• **YOUR GOAL**
Return the lines below exactly, starting with the line that contains "Comparing the tall" and stopping after the last line.

□ □ □

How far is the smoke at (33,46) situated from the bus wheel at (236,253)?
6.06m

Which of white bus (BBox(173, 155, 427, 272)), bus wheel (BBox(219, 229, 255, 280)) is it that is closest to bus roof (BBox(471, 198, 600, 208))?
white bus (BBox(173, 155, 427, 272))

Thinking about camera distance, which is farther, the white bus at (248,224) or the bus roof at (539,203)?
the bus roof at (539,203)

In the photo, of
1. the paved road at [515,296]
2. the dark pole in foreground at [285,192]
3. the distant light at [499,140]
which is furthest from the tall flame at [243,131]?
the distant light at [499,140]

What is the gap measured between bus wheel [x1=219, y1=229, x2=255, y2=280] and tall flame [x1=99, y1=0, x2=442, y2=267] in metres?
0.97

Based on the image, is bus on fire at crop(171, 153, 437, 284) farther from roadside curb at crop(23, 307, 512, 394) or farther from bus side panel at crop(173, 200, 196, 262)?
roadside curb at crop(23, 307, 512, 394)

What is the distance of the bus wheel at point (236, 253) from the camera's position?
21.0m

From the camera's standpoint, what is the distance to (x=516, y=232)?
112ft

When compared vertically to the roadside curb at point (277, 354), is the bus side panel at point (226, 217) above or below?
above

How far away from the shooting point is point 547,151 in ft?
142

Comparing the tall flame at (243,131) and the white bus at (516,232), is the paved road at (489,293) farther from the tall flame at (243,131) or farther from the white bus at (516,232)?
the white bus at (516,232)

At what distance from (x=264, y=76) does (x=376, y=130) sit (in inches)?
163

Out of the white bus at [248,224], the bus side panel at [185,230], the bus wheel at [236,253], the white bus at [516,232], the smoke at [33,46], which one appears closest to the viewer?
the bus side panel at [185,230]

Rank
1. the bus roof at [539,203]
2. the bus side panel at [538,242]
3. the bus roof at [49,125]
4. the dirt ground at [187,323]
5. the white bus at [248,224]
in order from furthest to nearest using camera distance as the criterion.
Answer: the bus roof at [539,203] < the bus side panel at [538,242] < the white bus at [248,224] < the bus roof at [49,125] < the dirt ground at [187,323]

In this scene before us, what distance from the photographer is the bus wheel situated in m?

□ □ □

• **RESULT OF THE TASK**
Comparing the tall flame at (243,131) and the white bus at (516,232), is the paved road at (489,293) farther from the tall flame at (243,131) or farther from the white bus at (516,232)?
the white bus at (516,232)

At what distance from (x=264, y=76) does (x=376, y=130) sit (in inches)?
163

Out of the white bus at [248,224], the bus side panel at [185,230], the bus wheel at [236,253], the white bus at [516,232], the smoke at [33,46], which one appears closest to the viewer?
the bus side panel at [185,230]

Rank
1. the bus roof at [539,203]
2. the bus side panel at [538,242]
3. the bus roof at [49,125]
4. the dirt ground at [187,323]
5. the white bus at [248,224]
in order from furthest to nearest using camera distance as the criterion.
Answer: the bus roof at [539,203] < the bus side panel at [538,242] < the white bus at [248,224] < the bus roof at [49,125] < the dirt ground at [187,323]

In this scene before us, what distance from the photographer is the bus wheel situated in m?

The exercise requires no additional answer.